KAT: My role is to help you find your answers. I don’t have your answers only you know what medicine you carry and how to bring that forth into the world. And I know from my own experience that it can be hard to see the gifts you are carrying or to even believe you are carrying gifts at all. The guides in my life helped me to find that place inside myself that knows, that trusts, that allows me to feel rooted in my being and in the earth so I can reach out for that which I yearn for. 

ROPC: Did any aspect of your childhood influence you to this role?

KAT: Definitely! In a way my childhood embodied the split we humans have created with the more-than-human world. I split my time for many years between a Scottish hill farm where I ran free and wild and an English boarding school where every moment was scheduled and the only place I got to run was on a track. 
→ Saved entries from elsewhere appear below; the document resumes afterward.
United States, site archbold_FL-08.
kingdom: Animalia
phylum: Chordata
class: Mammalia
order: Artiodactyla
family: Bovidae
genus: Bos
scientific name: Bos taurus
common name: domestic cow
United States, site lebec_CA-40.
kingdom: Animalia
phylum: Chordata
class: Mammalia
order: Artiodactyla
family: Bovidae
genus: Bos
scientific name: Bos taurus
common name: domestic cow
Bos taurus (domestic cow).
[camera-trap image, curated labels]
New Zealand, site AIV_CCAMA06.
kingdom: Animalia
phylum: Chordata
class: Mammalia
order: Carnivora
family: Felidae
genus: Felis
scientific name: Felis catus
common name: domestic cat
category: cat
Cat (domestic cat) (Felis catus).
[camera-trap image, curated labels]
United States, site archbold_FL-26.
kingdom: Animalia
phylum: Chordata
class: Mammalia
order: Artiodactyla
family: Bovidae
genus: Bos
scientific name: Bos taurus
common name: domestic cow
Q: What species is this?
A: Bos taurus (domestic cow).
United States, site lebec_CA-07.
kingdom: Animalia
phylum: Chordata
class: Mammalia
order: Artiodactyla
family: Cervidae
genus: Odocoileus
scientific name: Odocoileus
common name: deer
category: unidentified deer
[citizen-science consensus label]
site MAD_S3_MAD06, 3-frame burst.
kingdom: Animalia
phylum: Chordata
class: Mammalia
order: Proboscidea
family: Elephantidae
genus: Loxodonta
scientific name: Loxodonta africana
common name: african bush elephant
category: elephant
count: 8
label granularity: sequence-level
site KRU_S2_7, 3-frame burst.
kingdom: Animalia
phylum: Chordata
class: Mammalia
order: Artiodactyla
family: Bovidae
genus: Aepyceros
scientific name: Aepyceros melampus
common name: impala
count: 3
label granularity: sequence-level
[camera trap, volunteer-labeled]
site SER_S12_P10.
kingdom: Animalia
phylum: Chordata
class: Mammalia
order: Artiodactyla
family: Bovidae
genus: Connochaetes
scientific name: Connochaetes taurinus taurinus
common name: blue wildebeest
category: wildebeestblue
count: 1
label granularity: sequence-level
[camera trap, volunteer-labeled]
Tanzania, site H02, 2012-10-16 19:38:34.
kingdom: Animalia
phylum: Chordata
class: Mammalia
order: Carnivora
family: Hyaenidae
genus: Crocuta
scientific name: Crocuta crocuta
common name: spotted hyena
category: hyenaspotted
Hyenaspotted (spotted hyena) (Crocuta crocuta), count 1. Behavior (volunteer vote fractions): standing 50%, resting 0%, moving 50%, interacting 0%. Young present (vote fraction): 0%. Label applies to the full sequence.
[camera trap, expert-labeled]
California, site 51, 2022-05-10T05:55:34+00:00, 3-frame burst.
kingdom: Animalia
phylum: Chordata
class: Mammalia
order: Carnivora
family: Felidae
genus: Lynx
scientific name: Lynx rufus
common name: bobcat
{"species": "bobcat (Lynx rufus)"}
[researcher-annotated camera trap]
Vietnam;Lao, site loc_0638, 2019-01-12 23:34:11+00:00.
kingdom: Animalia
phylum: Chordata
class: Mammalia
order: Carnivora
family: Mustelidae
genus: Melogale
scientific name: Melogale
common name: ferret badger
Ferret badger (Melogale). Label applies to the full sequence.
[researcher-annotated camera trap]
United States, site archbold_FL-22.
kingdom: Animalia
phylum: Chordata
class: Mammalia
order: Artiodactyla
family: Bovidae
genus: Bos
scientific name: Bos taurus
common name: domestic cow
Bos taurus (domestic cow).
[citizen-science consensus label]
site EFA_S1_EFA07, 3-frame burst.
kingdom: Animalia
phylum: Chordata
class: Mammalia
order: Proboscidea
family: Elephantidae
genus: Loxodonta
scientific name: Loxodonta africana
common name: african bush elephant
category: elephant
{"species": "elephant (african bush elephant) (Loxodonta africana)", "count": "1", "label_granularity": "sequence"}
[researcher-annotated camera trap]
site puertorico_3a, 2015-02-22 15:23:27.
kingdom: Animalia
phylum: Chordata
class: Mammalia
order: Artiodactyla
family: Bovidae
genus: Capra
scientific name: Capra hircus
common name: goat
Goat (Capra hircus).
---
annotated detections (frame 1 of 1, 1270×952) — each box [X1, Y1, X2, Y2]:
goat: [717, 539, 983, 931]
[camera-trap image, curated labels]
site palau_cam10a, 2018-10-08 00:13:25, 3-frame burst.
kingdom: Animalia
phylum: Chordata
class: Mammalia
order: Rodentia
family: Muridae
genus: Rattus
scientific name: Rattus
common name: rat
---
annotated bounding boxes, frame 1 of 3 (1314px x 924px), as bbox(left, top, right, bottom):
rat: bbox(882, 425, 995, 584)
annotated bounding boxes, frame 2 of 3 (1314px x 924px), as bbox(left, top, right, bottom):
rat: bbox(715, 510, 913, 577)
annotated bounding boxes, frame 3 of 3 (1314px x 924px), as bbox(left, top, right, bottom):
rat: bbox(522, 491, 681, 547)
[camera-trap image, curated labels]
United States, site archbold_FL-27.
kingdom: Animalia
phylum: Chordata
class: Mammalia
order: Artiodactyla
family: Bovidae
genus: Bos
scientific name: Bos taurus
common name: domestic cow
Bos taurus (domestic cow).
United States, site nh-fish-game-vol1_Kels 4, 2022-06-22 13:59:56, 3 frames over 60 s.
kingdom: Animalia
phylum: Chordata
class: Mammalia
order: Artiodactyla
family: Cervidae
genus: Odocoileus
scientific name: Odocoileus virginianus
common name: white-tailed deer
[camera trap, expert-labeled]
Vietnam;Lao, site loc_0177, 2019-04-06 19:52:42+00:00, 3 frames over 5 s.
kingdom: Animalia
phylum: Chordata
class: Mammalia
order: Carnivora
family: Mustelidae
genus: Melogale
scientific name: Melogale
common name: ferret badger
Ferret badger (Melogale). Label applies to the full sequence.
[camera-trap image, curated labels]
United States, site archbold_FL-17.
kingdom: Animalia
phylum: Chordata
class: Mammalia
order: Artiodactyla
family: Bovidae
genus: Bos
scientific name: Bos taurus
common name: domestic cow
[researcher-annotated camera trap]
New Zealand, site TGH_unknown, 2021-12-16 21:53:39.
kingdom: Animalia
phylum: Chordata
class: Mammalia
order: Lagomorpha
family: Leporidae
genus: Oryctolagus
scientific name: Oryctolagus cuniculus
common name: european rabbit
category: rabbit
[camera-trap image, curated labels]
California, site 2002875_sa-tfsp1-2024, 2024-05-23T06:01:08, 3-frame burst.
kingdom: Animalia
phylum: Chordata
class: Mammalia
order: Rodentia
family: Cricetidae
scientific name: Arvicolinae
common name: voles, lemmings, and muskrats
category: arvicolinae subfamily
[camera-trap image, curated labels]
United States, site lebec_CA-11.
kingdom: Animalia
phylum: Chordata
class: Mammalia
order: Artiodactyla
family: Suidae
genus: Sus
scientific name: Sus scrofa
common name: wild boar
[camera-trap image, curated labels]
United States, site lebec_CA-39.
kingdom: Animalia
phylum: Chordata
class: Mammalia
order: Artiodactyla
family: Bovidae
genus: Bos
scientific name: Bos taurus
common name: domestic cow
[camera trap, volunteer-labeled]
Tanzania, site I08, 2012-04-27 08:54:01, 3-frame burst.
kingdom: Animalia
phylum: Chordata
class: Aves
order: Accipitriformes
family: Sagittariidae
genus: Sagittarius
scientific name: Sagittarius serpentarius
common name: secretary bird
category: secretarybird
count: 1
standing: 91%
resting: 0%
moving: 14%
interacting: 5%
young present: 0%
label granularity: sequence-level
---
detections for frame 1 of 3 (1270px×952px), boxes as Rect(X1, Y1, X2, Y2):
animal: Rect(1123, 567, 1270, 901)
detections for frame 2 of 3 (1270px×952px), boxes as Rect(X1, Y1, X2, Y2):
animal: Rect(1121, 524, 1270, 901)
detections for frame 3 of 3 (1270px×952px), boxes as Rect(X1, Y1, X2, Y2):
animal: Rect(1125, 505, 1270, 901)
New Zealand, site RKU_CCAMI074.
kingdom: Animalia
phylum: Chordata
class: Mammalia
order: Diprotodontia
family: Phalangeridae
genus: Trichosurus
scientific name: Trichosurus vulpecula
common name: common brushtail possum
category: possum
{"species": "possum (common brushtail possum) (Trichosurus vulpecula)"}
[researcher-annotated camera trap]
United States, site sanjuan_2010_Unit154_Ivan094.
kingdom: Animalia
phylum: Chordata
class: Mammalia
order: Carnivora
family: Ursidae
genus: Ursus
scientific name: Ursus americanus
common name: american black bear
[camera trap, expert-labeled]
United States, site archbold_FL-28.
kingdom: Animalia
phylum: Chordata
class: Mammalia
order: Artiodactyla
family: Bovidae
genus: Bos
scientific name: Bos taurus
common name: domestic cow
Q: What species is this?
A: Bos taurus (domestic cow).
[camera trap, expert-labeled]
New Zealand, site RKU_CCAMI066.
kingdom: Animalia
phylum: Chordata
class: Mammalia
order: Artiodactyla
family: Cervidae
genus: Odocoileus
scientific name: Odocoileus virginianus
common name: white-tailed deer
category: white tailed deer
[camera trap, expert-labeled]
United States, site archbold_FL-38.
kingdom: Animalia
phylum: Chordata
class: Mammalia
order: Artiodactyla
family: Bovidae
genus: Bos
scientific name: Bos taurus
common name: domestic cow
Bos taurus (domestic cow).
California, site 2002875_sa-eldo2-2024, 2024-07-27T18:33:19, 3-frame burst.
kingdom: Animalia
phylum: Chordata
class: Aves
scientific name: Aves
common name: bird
I became very adept at shapeshifting. At changing myself to fit in with the expectations of those around me. And I have the luxury - for which I will be forever grateful - of knowing that I was doing that. I could go back to the farm and be me, just pure, unbridled me, knee deep in mud, hair a tangle, trying to get lost out on the edges of the farm. That saved me from getting lost in the idea that I was just one person, of identifying myself with the way society told me I should be. 

It gave me a front row seat of the inner alchemy, how we change ourselves to adapt to what is being called for; I watched myself learn how to do it. It gave me a unique foundation in learning how to guide others through the process.